Community Corrections staff are mandated with protecting the public, rehabilitating the offender and ensuring that their sentence is served. We are integral parts of the entire process an offender passes through from pre-trial to post sentencing. We work with offenders who are on probation, parole, conditional sentences or other community based correctional programs. Our clients are individuals who run the gamut of being in trouble with the law. It can include the most serious sexual offenders, violent offenders, domestic assaults, mentally ill offenders, drug dealers and organized or criminal gang members. It can also be less serious offenders who need social adjustment or guidance and education. In the community we also work with the victims of crime, the families of offenders, the courts, social and health agencies, the police and an array of other professionals in the correctional system. PPOs and POs are highly trained professionals who strive to serve the public in both the adult and youth justice systems. With excessive workloads, we navigate a mountain of legislation, polices, procedures duties and responsibilities and try to utilize all the possible resources available to prevent an offender from returning to crime. Community Corrections workers meet with our clients in our offices and sometimes in their homes. Some of these visits occur in rural areas with the nearest police agency a great distance away. Any day there is potential for violent episodes. Officers deal with disturbing events, threats to persons, intimidation, and even assaults. They are responsible for dealing with the perpetrators and victims of violent crime, sometimes heinous and repulsive acts. Often the emotional strain of dealing with these situations daily is transferred to the PPO or PO . Stress and burnout have become chronic ailments for our staff. Community Corrections staff work under a magnifying glass where media, the public and sometimes our own employer are quick to blame when one of our offenders becomes infamous while under our supervision. Yet we are rarely credited for the good work that occurs. It is time that the Probation Officers and Probation and Parole Officers receive the support respect and consideration that they should have as vital partners in the criminal justice system. 

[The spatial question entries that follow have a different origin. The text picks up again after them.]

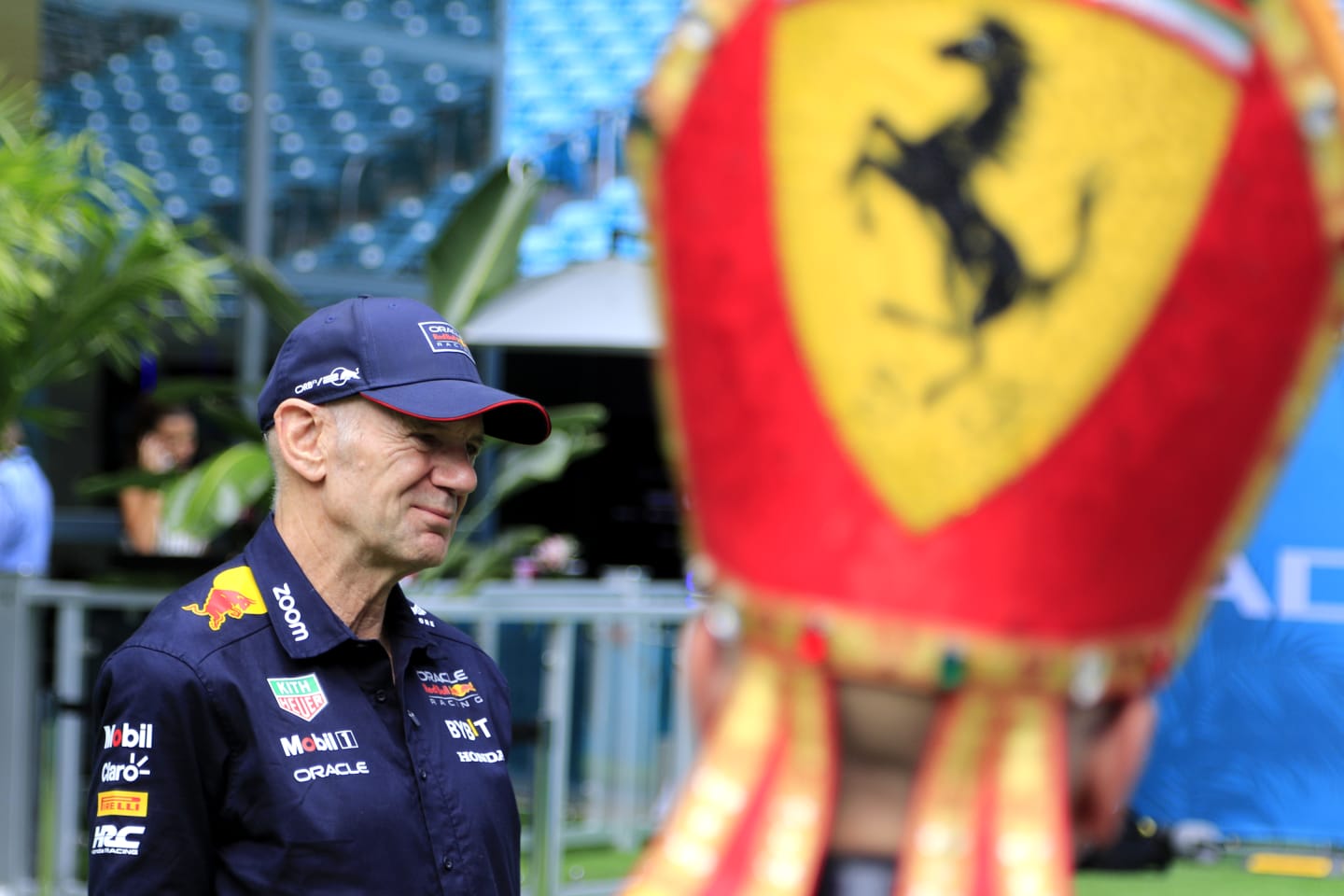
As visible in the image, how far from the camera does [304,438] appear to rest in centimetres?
197

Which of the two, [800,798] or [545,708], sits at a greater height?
[800,798]

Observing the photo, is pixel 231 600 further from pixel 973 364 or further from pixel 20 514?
pixel 20 514

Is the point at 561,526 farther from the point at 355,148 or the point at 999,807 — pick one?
the point at 999,807

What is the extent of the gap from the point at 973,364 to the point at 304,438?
1.28m

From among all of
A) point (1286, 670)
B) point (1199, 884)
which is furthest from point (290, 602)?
point (1286, 670)

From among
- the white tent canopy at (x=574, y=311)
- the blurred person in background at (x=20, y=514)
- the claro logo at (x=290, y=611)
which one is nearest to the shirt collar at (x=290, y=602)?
the claro logo at (x=290, y=611)

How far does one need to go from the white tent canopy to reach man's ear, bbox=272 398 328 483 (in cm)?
477

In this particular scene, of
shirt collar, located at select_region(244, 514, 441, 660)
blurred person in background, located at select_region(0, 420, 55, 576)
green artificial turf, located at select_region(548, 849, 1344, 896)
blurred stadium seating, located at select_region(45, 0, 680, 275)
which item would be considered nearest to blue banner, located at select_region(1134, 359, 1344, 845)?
green artificial turf, located at select_region(548, 849, 1344, 896)

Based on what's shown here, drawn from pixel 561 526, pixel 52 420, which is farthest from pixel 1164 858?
pixel 561 526

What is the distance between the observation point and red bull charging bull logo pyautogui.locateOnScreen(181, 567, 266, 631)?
6.17 feet

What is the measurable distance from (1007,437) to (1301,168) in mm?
199

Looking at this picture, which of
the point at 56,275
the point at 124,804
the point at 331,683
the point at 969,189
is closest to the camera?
the point at 969,189

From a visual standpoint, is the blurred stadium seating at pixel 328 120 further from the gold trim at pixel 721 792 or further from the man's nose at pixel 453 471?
the gold trim at pixel 721 792

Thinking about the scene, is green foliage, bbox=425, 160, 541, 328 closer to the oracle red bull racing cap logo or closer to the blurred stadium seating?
the oracle red bull racing cap logo
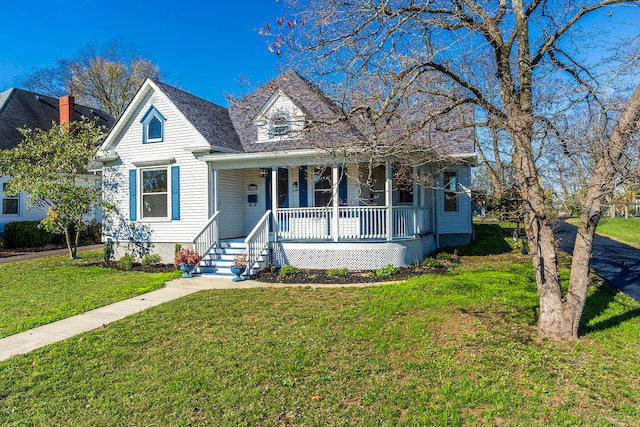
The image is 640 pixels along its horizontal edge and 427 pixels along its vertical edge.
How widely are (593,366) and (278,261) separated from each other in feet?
27.7

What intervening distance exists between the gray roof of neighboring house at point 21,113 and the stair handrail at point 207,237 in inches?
464

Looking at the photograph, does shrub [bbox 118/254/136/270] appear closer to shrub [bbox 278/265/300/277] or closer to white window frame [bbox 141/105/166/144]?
white window frame [bbox 141/105/166/144]

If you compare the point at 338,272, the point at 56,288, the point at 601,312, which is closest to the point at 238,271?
the point at 338,272

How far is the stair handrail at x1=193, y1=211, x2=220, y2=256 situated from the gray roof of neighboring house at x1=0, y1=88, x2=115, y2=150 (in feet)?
38.7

As politicians push to hire more police, or build more prisons, there also needs to be resources dedicated to hiring, training and assisting those women and men who deal with the aftermath of crime and punishment. These changes are not just for the workers in the sector—though that should be justification in itself— but for the victims, the offenders and their families and for the protection of our communities. Our Deputy Minister Jay hope recently sent a memo to our Corrections Division that spoke about a concept of TRC. He explained it as copied below: “I believe that Transparency, Respect and Consistency (TRC) are key to sustaining organizational change and managing the tensions: Transparency-communicating what’s going on and why, Respect-correctional service workers recognized as equal partners with others in the justice sector, and Consistency-all Correctional Services Division (CSD) employees feeling that they work for one, unified organization.”These words are indeed honorable and inspiring if they were matched with consistent action at all levels of our government. What I am getting at is that although I trust Mr. Hope is sincere, Mr. McKerlie and your bargaining team at the Corrections table is presenting an offer that diametrically opposed to any of the concepts that he has expressed. Your bargaining team is knowingly presenting an offer that is so vastly unsuitable to either the institutional or community corrections staff that they are thereby provoking a strike that is completely unnecessary.

 How can our Ministry or MGS reach a tentative agreement with OPPA that gives a 27.59% wage increase over 3 years and then offer the Corrections Division so much less, particularly the PPOs and POs who are offered even less than everyone else in the Ontario Public Service? How does that make us feel like equal partners in the justice sector? How is that respectful? Trying to force Correctional Officers and Youth Workers to accept a privatized and inferior sick plan is tantamount to contravening the Ontario Human Rights Code. By discriminating against this small group of individuals based on their illness or disabilities (and hence sick time usage) your bargaining team is in violation of the OPS WDHP policies and the Ontario Human Rights Code. Discrimination and harassment should not be any more acceptable because it is disguised as “bargaining”. I urge you intervene in the misguided process that your bargaining team has engaged in and have them return to the table in good faith and bargain a contract that truly respects all of the staff in your Corrections Division. Instead of approaching this in a way that perpetuates the unjustly negative stereotype of public service workers, present this as multi-faceted occupational health challenge that both the government and the Union will earnestly take on in an interest based fashion. We can fix this problem if we work together. Your Corrections Division employees are dedicated professionals that are committed to delivering public safety. However we will reject this offer because it it is simply disrespectful. Please acknowledge our professionalism and commitment and bargain with us fairly. Let us continue to do our work and to keep our communities safe.
Sincerely Gord Longhi, Corrections MERC P&P Rep


----------